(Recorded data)
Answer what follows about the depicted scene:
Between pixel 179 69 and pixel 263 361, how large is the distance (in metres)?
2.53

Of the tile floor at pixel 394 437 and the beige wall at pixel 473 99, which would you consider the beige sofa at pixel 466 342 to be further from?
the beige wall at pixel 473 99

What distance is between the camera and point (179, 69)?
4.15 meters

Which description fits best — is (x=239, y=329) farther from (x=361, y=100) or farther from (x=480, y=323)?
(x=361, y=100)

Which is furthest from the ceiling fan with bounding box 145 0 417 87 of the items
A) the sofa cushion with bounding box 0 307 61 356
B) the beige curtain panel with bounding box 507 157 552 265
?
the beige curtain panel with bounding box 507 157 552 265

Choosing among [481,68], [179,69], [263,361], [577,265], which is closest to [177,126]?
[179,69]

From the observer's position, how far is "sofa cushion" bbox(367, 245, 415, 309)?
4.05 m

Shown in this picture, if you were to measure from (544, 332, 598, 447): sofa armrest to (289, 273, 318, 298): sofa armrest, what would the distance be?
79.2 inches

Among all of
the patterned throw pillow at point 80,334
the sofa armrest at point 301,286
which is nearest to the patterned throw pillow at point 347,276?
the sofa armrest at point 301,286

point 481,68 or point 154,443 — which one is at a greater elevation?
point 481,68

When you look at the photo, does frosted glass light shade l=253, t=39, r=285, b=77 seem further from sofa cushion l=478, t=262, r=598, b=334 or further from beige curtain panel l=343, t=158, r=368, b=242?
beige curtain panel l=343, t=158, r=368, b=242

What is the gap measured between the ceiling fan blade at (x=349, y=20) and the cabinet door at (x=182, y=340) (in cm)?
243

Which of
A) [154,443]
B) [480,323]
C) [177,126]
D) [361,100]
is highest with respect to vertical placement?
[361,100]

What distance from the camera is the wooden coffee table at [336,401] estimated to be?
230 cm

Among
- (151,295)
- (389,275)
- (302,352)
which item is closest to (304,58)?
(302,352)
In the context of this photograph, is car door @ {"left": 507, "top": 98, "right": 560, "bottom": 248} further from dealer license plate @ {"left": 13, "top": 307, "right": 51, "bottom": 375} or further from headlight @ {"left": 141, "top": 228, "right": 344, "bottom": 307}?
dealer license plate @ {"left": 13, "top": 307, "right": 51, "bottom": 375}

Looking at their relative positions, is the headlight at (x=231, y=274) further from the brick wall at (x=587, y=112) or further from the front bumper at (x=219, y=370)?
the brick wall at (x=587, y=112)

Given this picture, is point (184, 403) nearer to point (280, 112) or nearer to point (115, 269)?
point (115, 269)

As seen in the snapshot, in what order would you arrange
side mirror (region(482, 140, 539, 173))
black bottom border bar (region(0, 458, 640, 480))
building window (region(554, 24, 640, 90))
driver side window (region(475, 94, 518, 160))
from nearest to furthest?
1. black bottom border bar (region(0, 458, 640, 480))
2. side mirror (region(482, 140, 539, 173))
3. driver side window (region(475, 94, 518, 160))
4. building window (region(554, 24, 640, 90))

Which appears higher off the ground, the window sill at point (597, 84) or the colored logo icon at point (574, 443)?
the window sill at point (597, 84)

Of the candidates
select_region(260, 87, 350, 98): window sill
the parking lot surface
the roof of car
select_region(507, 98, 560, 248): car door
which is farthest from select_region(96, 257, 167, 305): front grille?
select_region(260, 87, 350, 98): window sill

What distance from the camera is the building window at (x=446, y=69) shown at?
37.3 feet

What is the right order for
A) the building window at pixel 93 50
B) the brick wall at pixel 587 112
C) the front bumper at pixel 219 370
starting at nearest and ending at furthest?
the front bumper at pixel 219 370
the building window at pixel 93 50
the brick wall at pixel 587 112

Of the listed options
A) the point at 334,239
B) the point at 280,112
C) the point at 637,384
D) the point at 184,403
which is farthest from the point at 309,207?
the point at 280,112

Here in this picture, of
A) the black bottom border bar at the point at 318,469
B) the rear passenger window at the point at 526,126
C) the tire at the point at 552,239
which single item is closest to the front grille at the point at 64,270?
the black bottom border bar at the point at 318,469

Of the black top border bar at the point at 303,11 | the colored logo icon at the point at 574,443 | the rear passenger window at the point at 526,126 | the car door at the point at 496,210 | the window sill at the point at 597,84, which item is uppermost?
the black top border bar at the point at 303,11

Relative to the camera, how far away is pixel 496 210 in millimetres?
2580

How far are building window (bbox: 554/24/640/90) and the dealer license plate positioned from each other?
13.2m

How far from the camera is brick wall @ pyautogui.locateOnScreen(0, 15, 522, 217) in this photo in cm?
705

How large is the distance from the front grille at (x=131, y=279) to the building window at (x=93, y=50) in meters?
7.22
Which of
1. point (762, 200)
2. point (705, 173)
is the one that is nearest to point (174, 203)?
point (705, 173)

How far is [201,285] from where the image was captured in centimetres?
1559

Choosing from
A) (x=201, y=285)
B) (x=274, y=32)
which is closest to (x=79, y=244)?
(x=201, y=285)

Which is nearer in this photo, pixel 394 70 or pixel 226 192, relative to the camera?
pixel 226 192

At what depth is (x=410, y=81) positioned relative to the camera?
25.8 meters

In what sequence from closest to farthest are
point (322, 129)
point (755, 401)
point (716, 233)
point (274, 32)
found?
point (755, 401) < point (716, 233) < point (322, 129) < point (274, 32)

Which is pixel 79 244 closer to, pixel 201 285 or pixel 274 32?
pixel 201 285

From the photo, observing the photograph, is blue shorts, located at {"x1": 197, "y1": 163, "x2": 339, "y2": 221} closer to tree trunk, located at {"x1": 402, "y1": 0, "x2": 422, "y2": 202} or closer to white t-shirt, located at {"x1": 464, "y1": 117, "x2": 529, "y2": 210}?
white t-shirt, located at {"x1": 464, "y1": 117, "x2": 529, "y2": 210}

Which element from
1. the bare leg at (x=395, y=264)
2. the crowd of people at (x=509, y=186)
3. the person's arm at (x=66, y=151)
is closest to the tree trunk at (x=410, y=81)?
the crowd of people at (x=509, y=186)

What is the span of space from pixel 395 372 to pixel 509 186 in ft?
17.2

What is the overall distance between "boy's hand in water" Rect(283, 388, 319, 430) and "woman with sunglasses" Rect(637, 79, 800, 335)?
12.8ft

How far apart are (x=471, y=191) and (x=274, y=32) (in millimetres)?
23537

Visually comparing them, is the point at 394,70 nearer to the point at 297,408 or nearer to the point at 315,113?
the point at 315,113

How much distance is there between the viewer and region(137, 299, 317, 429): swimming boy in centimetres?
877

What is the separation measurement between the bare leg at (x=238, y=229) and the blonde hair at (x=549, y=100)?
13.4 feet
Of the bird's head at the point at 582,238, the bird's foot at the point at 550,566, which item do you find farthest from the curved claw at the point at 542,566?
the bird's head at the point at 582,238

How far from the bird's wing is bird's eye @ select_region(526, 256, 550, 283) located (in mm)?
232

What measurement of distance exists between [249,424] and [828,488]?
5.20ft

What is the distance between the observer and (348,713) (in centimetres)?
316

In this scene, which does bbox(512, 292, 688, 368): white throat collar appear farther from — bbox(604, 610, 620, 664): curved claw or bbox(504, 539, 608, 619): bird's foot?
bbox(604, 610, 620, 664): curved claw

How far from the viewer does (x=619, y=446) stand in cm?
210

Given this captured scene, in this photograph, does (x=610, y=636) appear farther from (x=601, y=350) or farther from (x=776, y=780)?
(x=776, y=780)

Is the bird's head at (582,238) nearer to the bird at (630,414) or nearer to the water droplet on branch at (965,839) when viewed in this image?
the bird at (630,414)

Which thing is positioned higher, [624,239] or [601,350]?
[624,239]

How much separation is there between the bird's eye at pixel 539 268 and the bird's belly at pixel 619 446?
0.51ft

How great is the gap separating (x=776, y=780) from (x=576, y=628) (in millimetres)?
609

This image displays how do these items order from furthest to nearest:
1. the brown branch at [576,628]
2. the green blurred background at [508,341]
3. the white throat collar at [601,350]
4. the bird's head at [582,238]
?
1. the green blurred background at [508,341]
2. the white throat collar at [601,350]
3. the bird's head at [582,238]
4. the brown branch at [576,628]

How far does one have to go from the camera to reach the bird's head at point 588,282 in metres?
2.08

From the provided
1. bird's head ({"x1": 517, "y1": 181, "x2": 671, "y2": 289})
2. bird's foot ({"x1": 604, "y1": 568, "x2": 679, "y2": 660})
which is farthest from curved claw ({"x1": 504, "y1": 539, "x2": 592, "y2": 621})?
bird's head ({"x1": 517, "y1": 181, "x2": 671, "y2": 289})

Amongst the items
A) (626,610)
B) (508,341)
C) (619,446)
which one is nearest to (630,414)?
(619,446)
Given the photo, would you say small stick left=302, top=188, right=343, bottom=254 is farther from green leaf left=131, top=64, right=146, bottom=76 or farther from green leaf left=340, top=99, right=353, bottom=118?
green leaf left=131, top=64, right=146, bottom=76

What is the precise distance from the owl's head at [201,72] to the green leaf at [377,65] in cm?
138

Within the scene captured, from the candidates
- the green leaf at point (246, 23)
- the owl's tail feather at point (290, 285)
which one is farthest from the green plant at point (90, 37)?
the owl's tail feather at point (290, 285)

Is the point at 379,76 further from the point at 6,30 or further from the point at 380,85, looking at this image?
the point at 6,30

## [TASK DIRECTIONS]
In the listing above, find the line with "What is the precise" and set down that line and all after it exactly, through the final line.

## [EXPECTED OUTPUT]
What is the precise distance from the owl's head at [201,72] to the green leaf at [377,65] in cm?
138

Within the scene captured, from the candidates
- the green leaf at point (246, 23)
- the owl's tail feather at point (290, 285)
which one is farthest from the green plant at point (90, 37)?
the owl's tail feather at point (290, 285)

Is the point at 379,76 further from the point at 6,30 or further from the point at 380,85, looking at this image?
the point at 6,30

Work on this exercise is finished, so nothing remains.